▸ Given data:
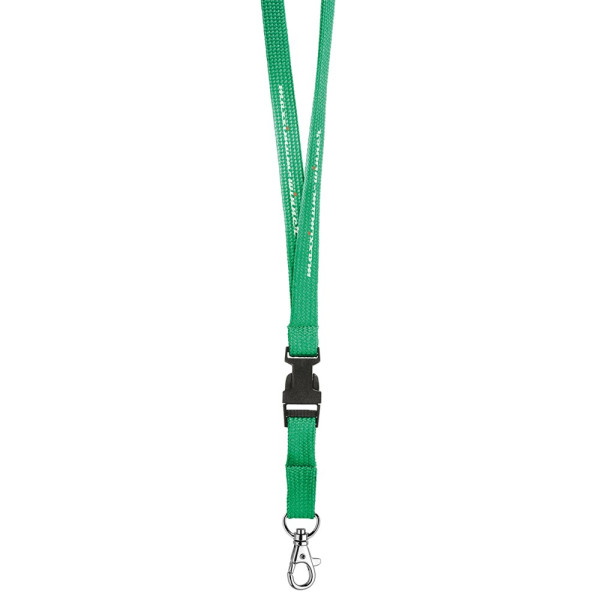 Keycord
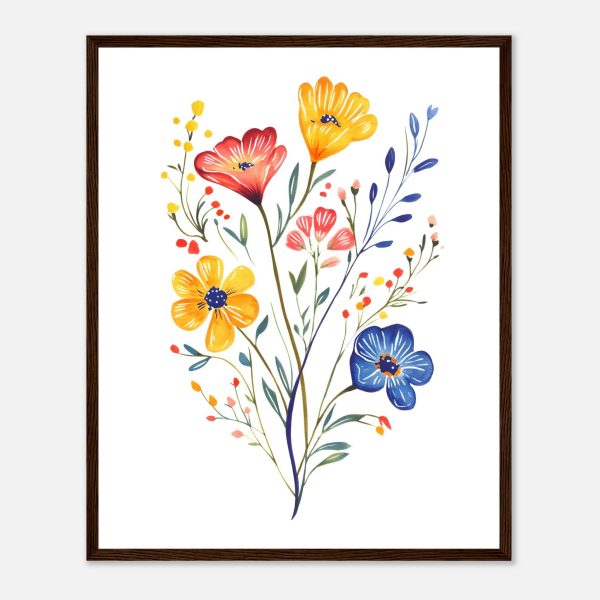 dd8564a2-9899-428b-82c6-65f2afcb6c89.jpg dd8564a2-9899-428b-82c6-65f2afcb6c89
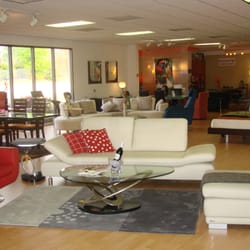 Modern Furniture Greenville Sc bogari european contemporary furniture - 12 photos - furniture Modern Furniture Greenville Sc bogari european contemporary furniture - 12 photos - furniture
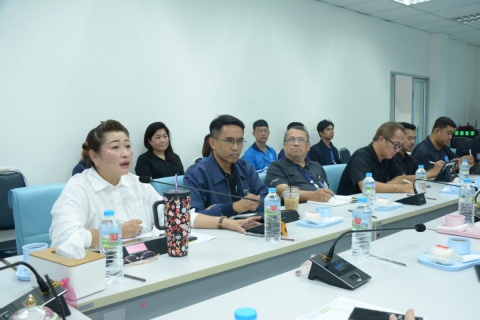 ไฟล์แนบ การประปาส่วนภูมิภาค จับมือ เทศบาลนครรังสิต การประปาส่วนภูมิภาค เดินหน้าโครงการ ตู้ดื่มน้ำสะอาดอัจฉริยะ 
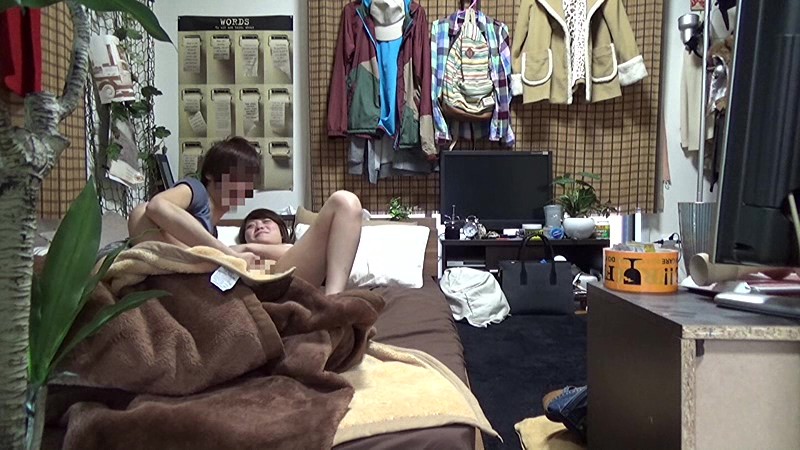 CMI-050 第 6 部分 - 60 分钟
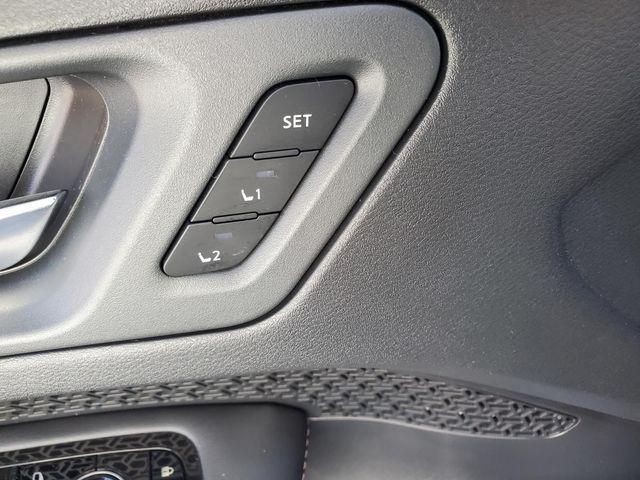 used 2024 Nissan ARIYA car, priced at $23,688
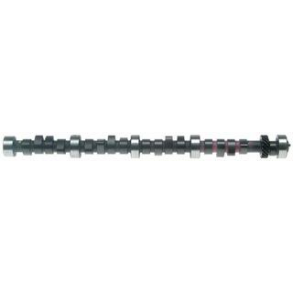 Knastaksel Chevrolet 396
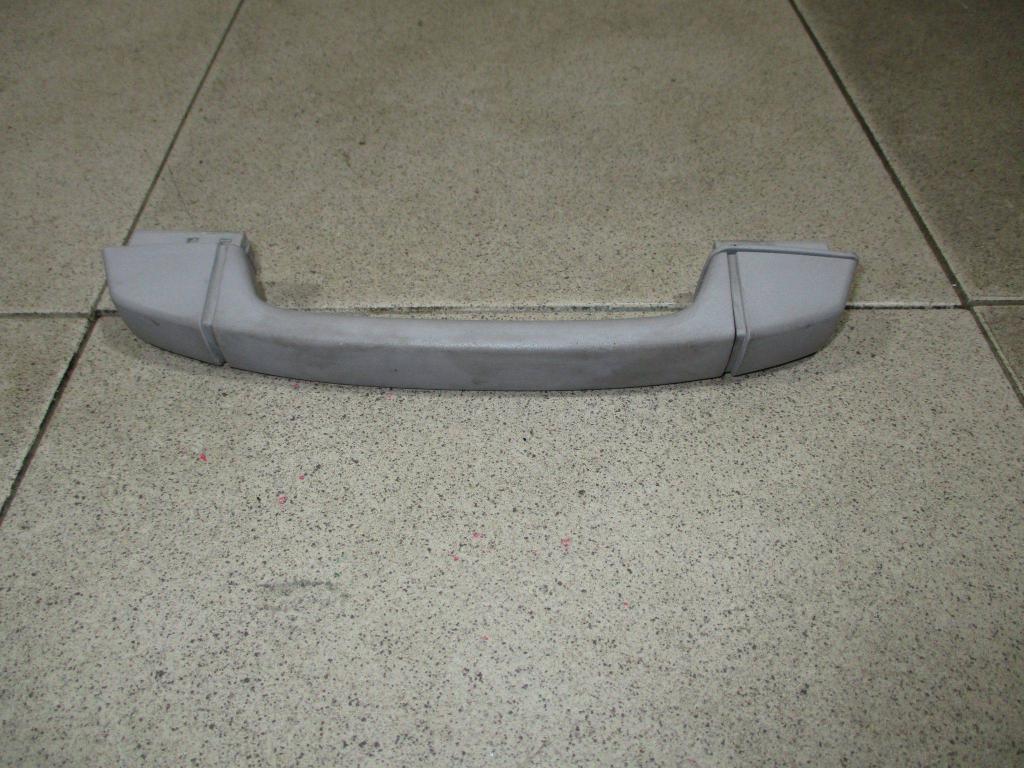 Ручка потолочная, 500 рублей, Пермь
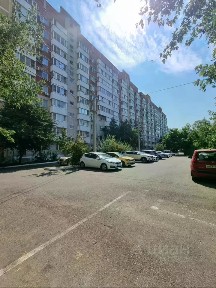 Продается 1-комн. квартира, 37 м²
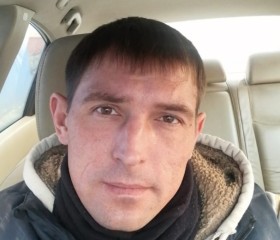 Alexey, 42 года, Норильск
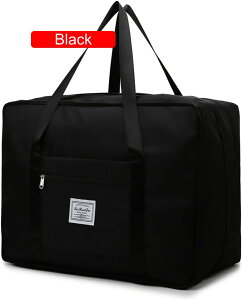 sobO {XgobO fB[X Y e h L[IobO  AEg Cws ו[ hA gxobO @ 1 23  TOopobO G0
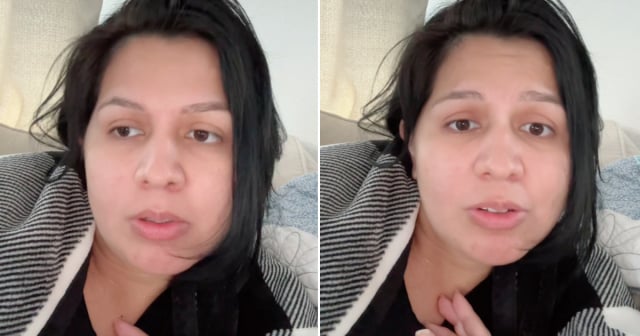 "¿Qué está pasando con el trabajo en USA?": Latina desesperada busca respuestas en TikTok"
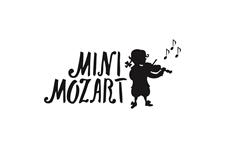 Mini Mozart image 1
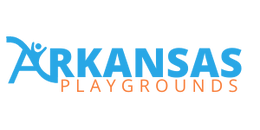 Arkansas Playgrounds LLC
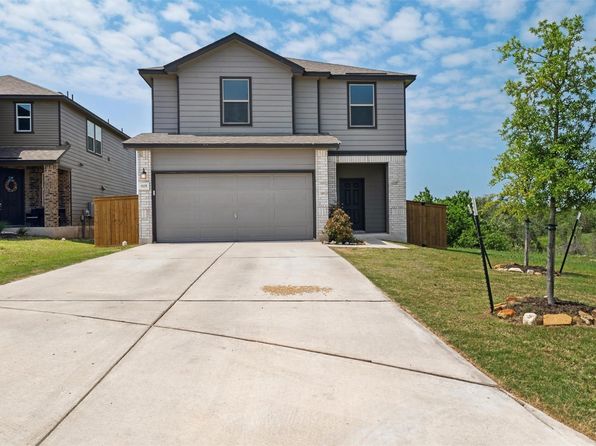 925 Yellow Ribbon Trl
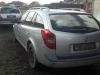 Renault  Laguna 2.0dci. 1.9dci.15dci Razni Delovi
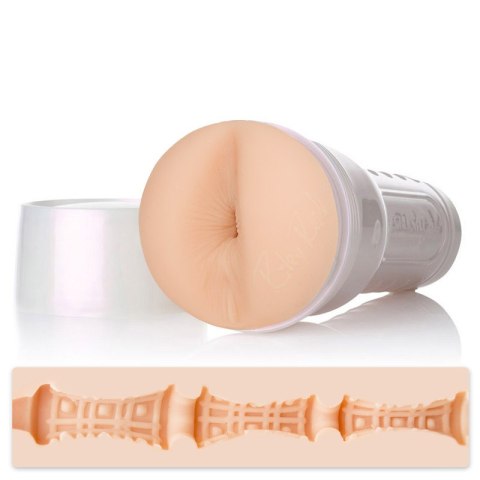 Fleshlight Girls - Riley Reid Euphoria Fleshlight Girls - Riley Reid Euphoria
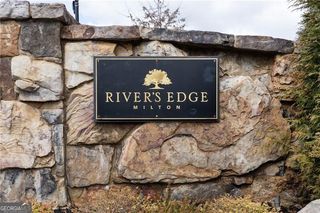 535 Lost River Bend, Milton, GA 30004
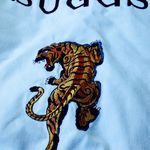 Brad Suggs - @bsuggs357 - Instagram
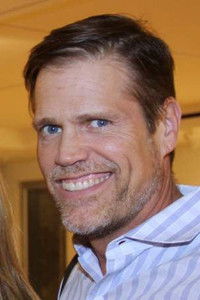 Profile of Morgan Molthrop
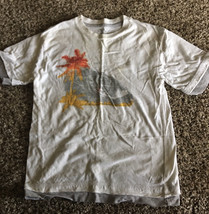 * Falls Creek Boys Tee Shirt Size 4/5 - $2.40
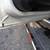 2004-2008 Ford F150 Crew Cab short bed for parts 5 thumbnail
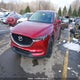 JM3KFBDL2H0145230 2017 Mazda Cx-5 Grand Touring auction photo thumbnail 2
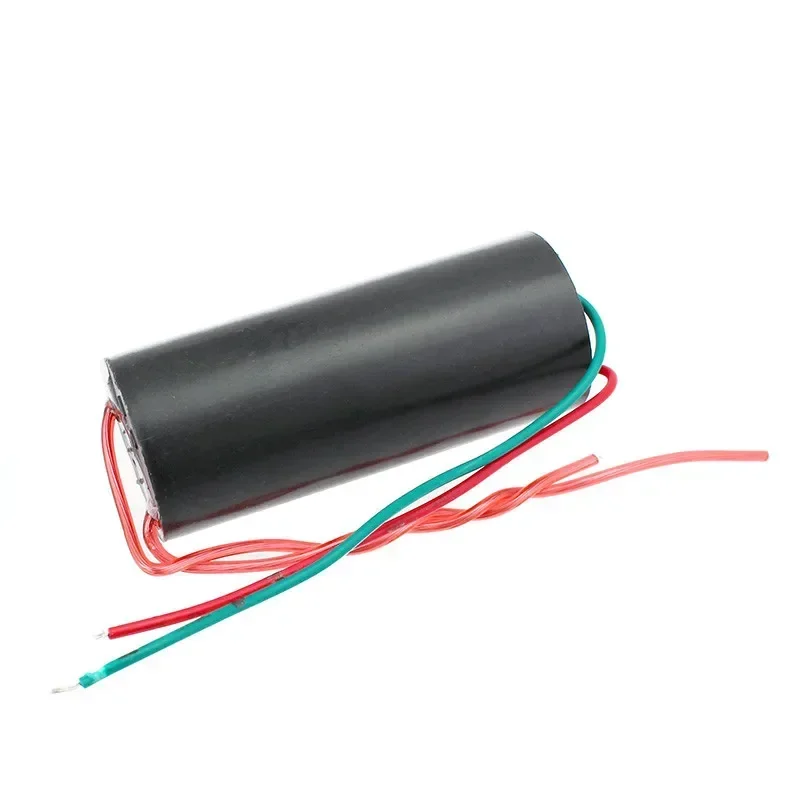 400kV DC 3V-6V bis Boost DC-DC Step-up-Strom versorgungs modul Hochspannung regler Generator Step-up-Leistungs modul Image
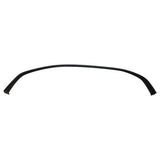 1996-1998 Honda Civic OEM SIR2 JDM Sir Style PU Front Bumper Lip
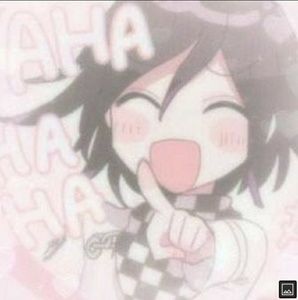 Meet your Posher, Sleepparalysis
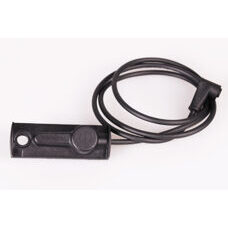 Pendix Ersatzteil, Speedsensor Kabellänge 580 mm Pendix Ersatzteil, Speedsensor Kabellänge 580 mm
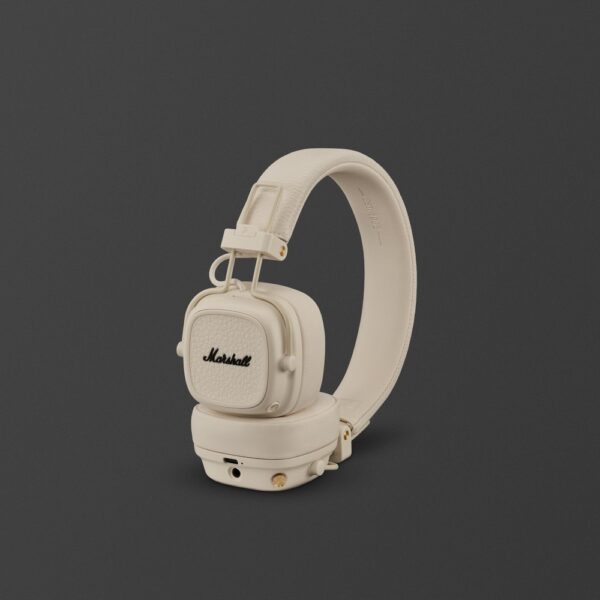 MARSHALL - Imagen 3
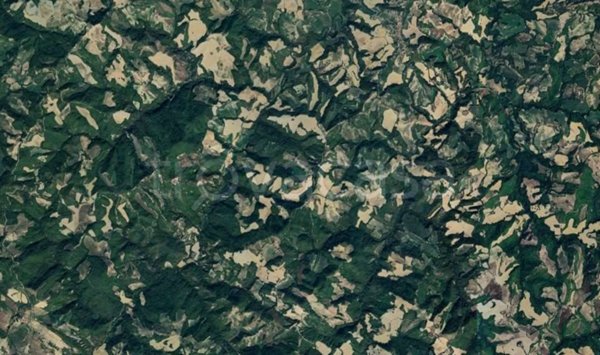 appartamento in vendita ad Urbino in zona Girfalco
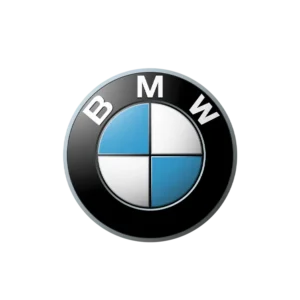 Vehicles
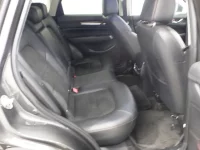 Mazda CX-5 лот № 10484 оценка 3.5  с аукциона в Японии 6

▸ What the task requires:
Output all data exactly, omitting images.

▸ Written solution:
 Keycord
 dd8564a2-9899-428b-82c6-65f2afcb6c89.jpg dd8564a2-9899-428b-82c6-65f2afcb6c89
 Modern Furniture Greenville Sc bogari european contemporary furniture - 12 photos - furniture Modern Furniture Greenville Sc bogari european contemporary furniture - 12 photos - furniture
 ไฟล์แนบ การประปาส่วนภูมิภาค จับมือ เทศบาลนครรังสิต การประปาส่วนภูมิภาค เดินหน้าโครงการ ตู้ดื่มน้ำสะอาดอัจฉริยะ 
 CMI-050 第 6 部分 - 60 分钟
 used 2024 Nissan ARIYA car, priced at $23,688
 Knastaksel Chevrolet 396
 Ручка потолочная, 500 рублей, Пермь
 Продается 1-комн. квартира, 37 м²
 Alexey, 42 года, Норильск
 sobO {XgobO fB[X Y e h L[IobO  AEg Cws ו[ hA gxobO @ 1 23  TOopobO G0
 "¿Qué está pasando con el trabajo en USA?": Latina desesperada busca respuestas en TikTok"
 Mini Mozart image 1
 Arkansas Playgrounds LLC
 925 Yellow Ribbon Trl
 Renault  Laguna 2.0dci. 1.9dci.15dci Razni Delovi
 Fleshlight Girls - Riley Reid Euphoria Fleshlight Girls - Riley Reid Euphoria
 535 Lost River Bend, Milton, GA 30004
 Brad Suggs - @bsuggs357 - Instagram
 Profile of Morgan Molthrop
 * Falls Creek Boys Tee Shirt Size 4/5 - $2.40
 2004-2008 Ford F150 Crew Cab short bed for parts 5 thumbnail
 JM3KFBDL2H0145230 2017 Mazda Cx-5 Grand Touring auction photo thumbnail 2
 400kV DC 3V-6V bis Boost DC-DC Step-up-Strom versorgungs modul Hochspannung regler Generator Step-up-Leistungs modul Image
 1996-1998 Honda Civic OEM SIR2 JDM Sir Style PU Front Bumper Lip
 Meet your Posher, Sleepparalysis
 Pendix Ersatzteil, Speedsensor Kabellänge 580 mm Pendix Ersatzteil, Speedsensor Kabellänge 580 mm
 MARSHALL - Imagen 3
 appartamento in vendita ad Urbino in zona Girfalco
 Vehicles
 Mazda CX-5 лот № 10484 оценка 3.5  с аукциона в Японии 6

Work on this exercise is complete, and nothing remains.